**DATASET EXCERPTS:**

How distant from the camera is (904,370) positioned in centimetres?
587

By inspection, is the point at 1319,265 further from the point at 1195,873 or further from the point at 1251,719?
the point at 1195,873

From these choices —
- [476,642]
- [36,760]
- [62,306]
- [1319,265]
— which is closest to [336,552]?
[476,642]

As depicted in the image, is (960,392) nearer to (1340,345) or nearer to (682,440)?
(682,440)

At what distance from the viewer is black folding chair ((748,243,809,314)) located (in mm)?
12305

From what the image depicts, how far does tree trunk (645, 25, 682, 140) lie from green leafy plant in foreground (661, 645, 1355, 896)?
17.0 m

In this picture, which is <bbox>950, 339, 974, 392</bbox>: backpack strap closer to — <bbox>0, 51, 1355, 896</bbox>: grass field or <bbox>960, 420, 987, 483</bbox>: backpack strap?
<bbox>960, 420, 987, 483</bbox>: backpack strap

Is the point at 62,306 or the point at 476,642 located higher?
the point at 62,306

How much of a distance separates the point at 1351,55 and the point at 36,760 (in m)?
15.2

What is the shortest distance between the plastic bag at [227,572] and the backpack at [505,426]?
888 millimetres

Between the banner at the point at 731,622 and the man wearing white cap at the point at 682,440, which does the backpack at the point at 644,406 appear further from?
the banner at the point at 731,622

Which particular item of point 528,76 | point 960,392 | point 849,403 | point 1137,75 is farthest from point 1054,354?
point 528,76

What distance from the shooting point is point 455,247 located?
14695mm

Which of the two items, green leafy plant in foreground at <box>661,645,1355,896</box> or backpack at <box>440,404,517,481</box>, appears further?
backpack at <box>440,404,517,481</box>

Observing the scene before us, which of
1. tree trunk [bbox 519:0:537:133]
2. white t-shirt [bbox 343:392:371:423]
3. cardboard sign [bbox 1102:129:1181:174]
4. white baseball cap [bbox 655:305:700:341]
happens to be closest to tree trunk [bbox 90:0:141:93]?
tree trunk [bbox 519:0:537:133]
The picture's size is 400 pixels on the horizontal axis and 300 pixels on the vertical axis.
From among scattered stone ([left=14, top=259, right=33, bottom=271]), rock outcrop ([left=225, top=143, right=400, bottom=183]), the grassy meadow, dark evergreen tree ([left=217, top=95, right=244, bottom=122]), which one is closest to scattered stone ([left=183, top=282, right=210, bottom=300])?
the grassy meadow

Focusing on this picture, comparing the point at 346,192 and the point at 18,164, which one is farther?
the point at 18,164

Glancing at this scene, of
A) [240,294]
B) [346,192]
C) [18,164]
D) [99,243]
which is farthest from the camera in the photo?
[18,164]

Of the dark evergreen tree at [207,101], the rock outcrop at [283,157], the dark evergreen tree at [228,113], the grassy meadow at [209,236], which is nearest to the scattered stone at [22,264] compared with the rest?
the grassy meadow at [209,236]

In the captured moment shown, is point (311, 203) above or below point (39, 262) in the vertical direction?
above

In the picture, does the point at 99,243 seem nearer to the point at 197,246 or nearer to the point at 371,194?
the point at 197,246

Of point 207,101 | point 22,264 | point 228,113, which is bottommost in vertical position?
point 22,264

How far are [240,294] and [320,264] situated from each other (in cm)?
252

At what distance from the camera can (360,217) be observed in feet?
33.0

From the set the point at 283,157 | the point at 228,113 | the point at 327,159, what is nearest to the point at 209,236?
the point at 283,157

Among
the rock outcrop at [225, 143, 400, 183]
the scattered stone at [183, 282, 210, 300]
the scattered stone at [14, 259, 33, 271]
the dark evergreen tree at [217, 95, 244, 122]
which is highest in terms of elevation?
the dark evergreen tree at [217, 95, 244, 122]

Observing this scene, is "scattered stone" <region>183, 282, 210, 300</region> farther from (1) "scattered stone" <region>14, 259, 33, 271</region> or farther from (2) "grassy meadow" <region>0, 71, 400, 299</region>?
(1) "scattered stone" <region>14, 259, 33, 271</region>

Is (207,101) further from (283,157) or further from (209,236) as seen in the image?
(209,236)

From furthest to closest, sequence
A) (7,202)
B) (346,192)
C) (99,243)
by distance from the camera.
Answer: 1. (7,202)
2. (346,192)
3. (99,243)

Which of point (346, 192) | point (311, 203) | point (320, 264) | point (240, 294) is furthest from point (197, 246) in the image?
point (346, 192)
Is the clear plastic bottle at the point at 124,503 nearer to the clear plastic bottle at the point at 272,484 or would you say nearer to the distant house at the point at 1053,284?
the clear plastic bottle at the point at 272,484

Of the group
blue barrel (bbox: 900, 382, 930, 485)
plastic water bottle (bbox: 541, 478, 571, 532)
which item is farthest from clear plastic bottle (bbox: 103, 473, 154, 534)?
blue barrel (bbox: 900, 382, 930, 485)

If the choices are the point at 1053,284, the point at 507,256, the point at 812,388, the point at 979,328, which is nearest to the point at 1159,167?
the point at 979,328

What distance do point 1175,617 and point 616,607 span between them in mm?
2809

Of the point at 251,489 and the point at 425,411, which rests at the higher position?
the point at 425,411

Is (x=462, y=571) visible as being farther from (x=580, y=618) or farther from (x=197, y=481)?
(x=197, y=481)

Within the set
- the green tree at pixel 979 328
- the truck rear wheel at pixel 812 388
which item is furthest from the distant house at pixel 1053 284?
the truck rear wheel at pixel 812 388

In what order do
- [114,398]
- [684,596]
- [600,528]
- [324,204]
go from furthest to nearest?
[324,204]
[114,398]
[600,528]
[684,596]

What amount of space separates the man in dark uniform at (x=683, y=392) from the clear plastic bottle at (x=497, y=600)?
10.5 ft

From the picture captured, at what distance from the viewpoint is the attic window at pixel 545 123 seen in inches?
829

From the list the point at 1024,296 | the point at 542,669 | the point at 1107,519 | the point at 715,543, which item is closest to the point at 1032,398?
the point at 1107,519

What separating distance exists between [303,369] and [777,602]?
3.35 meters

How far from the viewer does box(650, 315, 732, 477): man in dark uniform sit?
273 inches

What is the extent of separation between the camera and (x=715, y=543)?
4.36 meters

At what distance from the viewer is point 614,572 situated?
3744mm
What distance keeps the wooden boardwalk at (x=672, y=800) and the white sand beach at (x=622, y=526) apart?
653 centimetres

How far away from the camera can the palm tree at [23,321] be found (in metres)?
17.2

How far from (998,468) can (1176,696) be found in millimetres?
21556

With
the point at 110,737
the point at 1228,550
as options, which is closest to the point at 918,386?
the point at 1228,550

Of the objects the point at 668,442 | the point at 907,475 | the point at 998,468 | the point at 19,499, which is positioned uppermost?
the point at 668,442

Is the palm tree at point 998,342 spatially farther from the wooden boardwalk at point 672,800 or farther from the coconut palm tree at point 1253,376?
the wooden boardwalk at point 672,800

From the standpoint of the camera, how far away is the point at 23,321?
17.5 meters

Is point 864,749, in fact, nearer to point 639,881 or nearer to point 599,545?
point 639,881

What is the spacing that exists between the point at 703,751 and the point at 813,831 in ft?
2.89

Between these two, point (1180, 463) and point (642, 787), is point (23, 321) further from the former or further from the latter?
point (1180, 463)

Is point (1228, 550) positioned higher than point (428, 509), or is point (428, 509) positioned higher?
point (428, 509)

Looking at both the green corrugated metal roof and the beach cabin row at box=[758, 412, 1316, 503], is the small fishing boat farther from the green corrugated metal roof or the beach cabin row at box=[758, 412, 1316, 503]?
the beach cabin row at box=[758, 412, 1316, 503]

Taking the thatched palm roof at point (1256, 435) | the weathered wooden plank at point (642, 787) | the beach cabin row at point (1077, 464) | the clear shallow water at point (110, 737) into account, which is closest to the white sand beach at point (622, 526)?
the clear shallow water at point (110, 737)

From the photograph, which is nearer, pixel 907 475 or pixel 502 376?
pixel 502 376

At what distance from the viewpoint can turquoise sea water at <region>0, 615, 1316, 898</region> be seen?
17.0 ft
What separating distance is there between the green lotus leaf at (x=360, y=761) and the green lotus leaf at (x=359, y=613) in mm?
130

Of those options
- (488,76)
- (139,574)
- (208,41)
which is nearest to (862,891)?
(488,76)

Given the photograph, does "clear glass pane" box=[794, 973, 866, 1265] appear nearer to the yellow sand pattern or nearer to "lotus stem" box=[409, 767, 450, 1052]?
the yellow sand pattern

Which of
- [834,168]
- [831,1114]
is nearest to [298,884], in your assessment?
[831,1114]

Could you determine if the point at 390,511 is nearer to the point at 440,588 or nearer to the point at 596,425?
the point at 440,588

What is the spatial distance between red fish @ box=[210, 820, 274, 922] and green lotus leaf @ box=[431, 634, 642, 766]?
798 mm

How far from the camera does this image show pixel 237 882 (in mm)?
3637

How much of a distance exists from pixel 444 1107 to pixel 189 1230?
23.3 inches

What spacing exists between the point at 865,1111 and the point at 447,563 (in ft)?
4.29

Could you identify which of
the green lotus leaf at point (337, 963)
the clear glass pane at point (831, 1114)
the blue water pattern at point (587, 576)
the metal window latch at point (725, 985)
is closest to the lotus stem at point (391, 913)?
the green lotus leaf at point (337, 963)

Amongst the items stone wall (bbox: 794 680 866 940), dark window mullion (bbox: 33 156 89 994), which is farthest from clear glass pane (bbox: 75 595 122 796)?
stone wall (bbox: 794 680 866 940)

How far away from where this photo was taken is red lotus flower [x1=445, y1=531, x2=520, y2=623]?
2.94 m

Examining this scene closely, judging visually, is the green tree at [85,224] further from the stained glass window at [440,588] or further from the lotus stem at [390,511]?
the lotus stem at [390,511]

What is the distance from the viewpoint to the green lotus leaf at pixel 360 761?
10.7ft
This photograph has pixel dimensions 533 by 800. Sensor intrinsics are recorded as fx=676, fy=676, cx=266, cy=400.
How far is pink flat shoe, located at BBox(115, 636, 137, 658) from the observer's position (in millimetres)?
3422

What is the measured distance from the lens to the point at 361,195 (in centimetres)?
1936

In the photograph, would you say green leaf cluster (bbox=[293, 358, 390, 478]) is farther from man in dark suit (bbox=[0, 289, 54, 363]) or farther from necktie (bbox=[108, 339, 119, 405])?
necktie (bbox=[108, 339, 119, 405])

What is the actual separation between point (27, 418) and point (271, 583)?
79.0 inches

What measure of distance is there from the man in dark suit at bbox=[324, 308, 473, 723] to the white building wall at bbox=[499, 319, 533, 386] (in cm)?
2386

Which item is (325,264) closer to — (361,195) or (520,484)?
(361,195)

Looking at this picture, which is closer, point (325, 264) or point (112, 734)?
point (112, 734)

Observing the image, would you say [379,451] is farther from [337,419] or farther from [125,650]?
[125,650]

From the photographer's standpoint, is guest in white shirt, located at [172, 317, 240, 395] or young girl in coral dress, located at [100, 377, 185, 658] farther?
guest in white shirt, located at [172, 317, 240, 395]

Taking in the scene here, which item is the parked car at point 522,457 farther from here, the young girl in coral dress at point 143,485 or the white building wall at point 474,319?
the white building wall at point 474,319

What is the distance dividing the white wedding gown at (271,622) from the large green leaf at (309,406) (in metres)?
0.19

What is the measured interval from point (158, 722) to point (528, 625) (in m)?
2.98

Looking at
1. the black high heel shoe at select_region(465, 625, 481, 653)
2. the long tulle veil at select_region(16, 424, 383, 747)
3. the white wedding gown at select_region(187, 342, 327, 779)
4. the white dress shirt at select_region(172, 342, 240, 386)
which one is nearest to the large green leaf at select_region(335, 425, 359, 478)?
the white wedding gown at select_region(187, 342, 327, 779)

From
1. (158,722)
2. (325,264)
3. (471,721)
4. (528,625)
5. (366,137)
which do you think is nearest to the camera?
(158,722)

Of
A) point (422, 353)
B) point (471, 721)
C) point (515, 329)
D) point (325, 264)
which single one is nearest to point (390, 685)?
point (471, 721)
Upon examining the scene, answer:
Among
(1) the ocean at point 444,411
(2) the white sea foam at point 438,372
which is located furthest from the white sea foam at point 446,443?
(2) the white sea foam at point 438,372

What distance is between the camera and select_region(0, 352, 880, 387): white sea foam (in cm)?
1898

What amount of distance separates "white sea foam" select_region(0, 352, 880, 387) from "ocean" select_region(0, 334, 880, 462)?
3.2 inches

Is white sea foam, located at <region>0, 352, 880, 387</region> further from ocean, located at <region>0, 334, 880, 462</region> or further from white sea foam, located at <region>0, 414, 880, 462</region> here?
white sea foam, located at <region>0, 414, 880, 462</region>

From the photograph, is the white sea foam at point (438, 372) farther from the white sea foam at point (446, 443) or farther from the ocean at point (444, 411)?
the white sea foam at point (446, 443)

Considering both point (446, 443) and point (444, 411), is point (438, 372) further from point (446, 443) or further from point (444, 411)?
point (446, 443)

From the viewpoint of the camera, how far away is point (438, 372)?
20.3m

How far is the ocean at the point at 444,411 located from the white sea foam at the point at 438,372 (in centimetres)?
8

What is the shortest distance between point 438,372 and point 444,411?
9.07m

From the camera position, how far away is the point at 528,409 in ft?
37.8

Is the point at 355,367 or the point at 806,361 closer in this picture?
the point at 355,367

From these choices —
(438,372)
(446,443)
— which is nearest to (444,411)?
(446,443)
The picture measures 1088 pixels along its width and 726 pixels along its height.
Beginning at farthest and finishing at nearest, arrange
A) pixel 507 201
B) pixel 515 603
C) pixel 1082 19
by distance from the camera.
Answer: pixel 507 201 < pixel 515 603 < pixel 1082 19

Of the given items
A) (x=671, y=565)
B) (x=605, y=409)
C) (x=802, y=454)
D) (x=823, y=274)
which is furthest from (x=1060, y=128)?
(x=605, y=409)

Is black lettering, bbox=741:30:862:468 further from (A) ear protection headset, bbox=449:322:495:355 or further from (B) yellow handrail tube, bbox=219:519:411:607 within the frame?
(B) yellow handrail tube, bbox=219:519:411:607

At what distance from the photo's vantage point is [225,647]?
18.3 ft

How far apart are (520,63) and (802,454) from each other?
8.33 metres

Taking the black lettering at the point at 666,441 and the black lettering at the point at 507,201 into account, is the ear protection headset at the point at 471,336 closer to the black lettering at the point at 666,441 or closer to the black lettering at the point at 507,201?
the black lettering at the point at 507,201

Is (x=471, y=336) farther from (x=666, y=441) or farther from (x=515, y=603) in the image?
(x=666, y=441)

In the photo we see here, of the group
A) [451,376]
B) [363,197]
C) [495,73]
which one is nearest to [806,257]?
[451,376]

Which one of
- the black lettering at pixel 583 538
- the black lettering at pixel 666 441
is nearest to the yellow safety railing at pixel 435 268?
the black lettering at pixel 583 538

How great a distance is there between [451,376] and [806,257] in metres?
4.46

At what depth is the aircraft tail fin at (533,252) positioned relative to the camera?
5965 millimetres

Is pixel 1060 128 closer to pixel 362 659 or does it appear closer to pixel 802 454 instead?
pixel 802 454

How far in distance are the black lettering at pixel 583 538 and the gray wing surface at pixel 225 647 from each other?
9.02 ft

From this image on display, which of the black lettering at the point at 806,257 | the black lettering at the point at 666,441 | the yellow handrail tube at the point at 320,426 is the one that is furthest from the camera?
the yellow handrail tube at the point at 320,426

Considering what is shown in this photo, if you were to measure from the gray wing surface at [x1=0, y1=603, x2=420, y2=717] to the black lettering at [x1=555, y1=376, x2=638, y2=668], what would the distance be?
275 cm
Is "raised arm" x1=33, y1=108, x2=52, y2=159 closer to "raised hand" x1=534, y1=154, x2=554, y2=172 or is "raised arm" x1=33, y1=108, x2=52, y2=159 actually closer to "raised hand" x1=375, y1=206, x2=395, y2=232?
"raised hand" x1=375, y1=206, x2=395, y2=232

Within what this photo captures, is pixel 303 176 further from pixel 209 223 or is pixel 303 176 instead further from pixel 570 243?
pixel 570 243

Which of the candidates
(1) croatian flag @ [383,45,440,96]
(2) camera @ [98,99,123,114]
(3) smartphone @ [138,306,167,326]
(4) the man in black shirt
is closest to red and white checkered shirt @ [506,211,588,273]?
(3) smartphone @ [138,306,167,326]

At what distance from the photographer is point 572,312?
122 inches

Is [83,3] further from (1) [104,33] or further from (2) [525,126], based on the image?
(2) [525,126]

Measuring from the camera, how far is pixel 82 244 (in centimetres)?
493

**TO DO:** Extract, verbatim, the lines from the one containing "y1=206, x2=395, y2=232?" through the last line of the listing above.

**RESPONSE TO THE EXERCISE:**
Is "raised arm" x1=33, y1=108, x2=52, y2=159 closer to "raised hand" x1=534, y1=154, x2=554, y2=172 or is "raised arm" x1=33, y1=108, x2=52, y2=159 actually closer to "raised hand" x1=375, y1=206, x2=395, y2=232?
"raised hand" x1=375, y1=206, x2=395, y2=232

Within what this photo captures, is pixel 303 176 further from pixel 209 223 or is pixel 303 176 instead further from pixel 570 243?
pixel 570 243

Which of the candidates
(1) croatian flag @ [383,45,440,96]
(2) camera @ [98,99,123,114]
(3) smartphone @ [138,306,167,326]
(4) the man in black shirt
is closest to red and white checkered shirt @ [506,211,588,273]?
(3) smartphone @ [138,306,167,326]

At what distance from the photographer is point 572,312?
122 inches

Is [83,3] further from (1) [104,33] or further from (2) [525,126], based on the image?
(2) [525,126]

Measuring from the camera, how far is pixel 82 244 (in centimetres)?
493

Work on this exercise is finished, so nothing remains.